They HAVE HIM – Donald Trump’s Confidential Documents Secured!

Lawmakers Finally Have Donald Trump's Tax Returns

Lawmakers Finally Have Donald Trump’s Tax Returns

( – Since former President Donald Trump was elected in 2016, Democrats have been trying to get their hands on his tax returns. The House Ways and Means Committee joined the battle in 2019, with a formal request for the documents. Now, they finally have them — so what happens next?

A Controversial Battle

It’s become a tradition in US politics for presidential candidates to release their tax returns during a campaign. It’s important to note, though, that it’s just a tradition — there’s no actual law that says they have to do so. When Trump ran in 2016, he opted not to hand over his tax returns, and ever since, the Left has been determined to get hold of them. In 2019, the Ways and Means Committee demanded he release the records, sparking a legal battle that finally ended two weeks ago.
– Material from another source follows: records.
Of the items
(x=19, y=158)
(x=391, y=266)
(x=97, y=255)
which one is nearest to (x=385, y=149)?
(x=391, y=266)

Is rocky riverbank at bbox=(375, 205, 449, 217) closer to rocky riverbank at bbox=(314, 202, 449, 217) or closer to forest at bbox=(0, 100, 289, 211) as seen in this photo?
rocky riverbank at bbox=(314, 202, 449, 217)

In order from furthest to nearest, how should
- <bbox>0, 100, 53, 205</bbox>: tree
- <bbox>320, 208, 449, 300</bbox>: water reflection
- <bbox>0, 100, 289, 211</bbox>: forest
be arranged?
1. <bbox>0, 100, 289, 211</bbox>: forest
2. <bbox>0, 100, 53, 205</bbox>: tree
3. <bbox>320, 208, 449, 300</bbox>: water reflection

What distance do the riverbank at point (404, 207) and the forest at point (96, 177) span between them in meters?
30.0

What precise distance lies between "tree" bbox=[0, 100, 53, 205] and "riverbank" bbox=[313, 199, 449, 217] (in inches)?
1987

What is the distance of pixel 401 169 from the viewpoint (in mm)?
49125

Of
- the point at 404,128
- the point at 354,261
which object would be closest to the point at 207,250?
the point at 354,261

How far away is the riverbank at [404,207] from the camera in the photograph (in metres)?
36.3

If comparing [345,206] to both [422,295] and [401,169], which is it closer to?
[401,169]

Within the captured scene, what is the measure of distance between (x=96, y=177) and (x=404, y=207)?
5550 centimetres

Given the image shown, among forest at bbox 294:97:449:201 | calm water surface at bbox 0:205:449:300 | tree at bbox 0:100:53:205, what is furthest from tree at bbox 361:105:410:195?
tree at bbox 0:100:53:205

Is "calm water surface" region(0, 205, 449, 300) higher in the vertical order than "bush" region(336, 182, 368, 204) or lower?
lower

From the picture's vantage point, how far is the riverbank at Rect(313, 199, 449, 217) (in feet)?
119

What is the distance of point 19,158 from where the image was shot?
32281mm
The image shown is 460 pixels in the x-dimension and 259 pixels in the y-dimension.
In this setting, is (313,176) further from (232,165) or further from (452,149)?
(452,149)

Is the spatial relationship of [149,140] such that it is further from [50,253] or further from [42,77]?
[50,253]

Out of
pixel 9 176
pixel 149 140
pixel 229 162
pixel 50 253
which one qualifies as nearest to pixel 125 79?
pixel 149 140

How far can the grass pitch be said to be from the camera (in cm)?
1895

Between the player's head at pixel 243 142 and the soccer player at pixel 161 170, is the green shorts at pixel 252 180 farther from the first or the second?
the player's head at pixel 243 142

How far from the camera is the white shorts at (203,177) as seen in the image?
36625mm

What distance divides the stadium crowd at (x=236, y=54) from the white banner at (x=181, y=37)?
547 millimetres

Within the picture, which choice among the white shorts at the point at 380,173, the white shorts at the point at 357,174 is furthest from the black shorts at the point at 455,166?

On November 22, the US Supreme Court ruled the Treasury Department should release Trump’s tax returns from 2015-2020 to the Committee. The Biden administration claims the Committee is entitled to examine anyone’s tax returns, and now, the Supreme Court seems to have agreed with them. On December 1, the Treasury confirmed it had complied with the ruling and would “furnish such committee with any return or return information specified in such request.”

The Clock Is Ticking

There’s just one problem for the Democrats — time. Right now, the influential Ways and Means Committee, which has jurisdiction over all taxation and other ways the government can raise money, is headed up by Representative Richard Neal (D-MA). However, in January, the Republicans will retake control of the House, and they’re unlikely to leave a Democrat in charge of such a powerful committee. Neal will almost certainly lose his post and be replaced by a GOP committee chair and conservative who will likely not be so keen to pursue the never-ending investigation of Trump.

It’s not clear whether members of the Committee have even seen Trump’s tax returns yet; when journalists asked Neal about it on December 1, he was evasive. Even if the Committee already has the records, however, it doesn’t mean they’re going to be released to the public. The law says congressional committees can request someone’s tax records, but also mandates those records are to be kept confidential. Tax experts believe the Committee could decide disclosure is in the public interest — but that has yet to be tested in court.

Whatever the Ways and Means Committee decides to do with Trump’s tax returns, it has to take action sooner than later. DC isn’t used to doing things quickly. And, of course, even if nothing is done officially, there are more devious ways to use the information. As Representative Troy Nehls (R-TX) tweeted last week, “How long until someone leaks them?”